▶ _WHAT THIS TASK INVOLVES_:
In the material below, repeat only the lines from the one that holds "to camera proximity." through the final line, exactly as they stand.

— START —

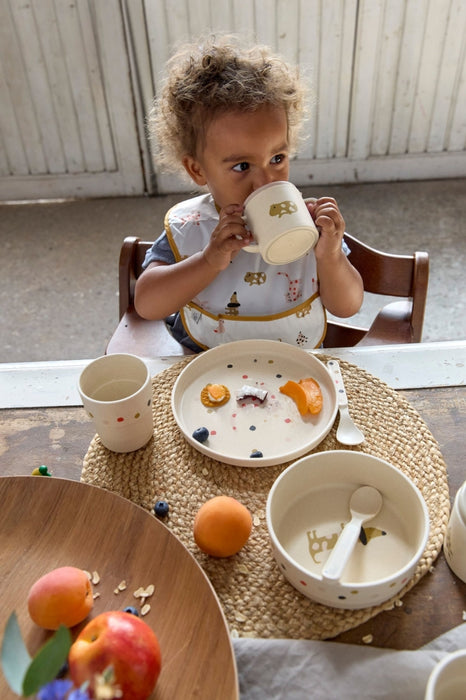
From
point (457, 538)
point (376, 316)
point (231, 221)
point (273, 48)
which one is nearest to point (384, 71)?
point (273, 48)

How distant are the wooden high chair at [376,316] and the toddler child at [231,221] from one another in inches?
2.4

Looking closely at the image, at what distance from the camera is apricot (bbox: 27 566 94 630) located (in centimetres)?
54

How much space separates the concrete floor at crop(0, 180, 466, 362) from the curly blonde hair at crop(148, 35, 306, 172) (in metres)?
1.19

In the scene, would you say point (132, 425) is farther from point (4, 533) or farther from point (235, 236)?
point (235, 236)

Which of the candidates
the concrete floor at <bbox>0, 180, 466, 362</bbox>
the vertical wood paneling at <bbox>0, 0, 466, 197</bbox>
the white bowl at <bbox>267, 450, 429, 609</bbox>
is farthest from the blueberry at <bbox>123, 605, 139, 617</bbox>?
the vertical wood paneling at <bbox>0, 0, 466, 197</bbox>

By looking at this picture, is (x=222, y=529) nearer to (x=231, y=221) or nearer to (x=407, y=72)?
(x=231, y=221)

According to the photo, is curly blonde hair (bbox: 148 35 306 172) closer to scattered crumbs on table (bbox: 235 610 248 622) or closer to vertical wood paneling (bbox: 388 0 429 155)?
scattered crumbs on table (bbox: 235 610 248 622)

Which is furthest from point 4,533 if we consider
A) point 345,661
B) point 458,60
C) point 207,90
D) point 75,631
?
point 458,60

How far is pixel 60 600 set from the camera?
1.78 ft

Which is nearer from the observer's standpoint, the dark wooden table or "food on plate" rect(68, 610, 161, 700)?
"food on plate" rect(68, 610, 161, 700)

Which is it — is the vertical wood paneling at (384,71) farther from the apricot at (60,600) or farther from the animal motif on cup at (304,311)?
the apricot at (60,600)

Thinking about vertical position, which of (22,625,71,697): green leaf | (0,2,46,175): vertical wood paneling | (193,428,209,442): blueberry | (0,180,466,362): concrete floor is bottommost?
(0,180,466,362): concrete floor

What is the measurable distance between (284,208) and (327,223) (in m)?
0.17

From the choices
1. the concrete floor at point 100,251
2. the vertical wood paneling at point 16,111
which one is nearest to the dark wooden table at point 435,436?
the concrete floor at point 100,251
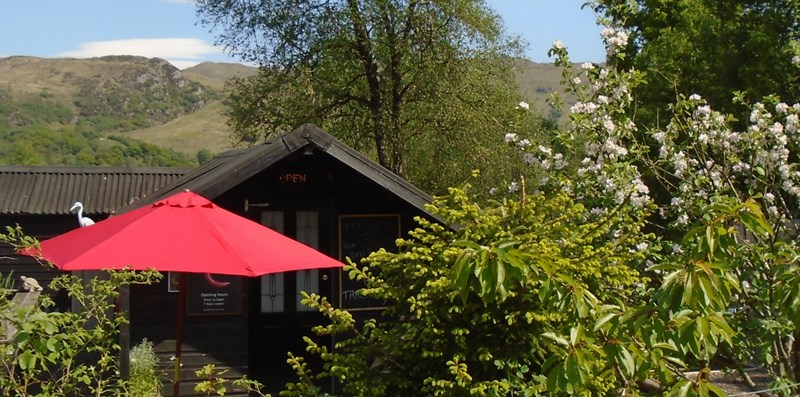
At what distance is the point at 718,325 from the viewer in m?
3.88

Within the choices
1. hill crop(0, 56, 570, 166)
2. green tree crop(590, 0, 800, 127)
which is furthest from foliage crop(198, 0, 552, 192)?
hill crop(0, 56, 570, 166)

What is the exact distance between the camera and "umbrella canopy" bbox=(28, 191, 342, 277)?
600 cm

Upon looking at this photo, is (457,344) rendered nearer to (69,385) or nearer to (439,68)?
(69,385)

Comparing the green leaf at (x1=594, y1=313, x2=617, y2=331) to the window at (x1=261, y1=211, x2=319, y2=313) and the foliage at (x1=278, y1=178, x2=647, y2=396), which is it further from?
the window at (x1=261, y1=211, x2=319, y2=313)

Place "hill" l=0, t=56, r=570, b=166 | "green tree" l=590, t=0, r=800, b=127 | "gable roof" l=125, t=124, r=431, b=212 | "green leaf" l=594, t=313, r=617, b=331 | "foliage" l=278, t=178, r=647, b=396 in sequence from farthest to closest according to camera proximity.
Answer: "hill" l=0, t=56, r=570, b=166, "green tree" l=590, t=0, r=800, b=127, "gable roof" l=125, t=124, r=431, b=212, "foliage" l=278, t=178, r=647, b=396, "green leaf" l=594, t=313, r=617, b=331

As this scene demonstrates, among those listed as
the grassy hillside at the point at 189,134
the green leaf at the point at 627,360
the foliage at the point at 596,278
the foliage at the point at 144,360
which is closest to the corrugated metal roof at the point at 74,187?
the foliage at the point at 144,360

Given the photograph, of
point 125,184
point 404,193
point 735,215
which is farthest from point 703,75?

— END —

▶ _COMPLETED TASK_:
Place "hill" l=0, t=56, r=570, b=166 | "green tree" l=590, t=0, r=800, b=127 | "gable roof" l=125, t=124, r=431, b=212 | "green leaf" l=594, t=313, r=617, b=331 | "foliage" l=278, t=178, r=647, b=396 in sequence from farthest to closest according to camera proximity.
Answer: "hill" l=0, t=56, r=570, b=166, "green tree" l=590, t=0, r=800, b=127, "gable roof" l=125, t=124, r=431, b=212, "foliage" l=278, t=178, r=647, b=396, "green leaf" l=594, t=313, r=617, b=331

As this scene demonstrates, among those listed as
the grassy hillside at the point at 189,134
the green leaf at the point at 627,360
the foliage at the point at 596,278
the foliage at the point at 144,360
which is closest to the corrugated metal roof at the point at 74,187?
the foliage at the point at 144,360

Given the photograph, of
point 125,184
point 404,193
point 735,215
which is farthest from point 703,75?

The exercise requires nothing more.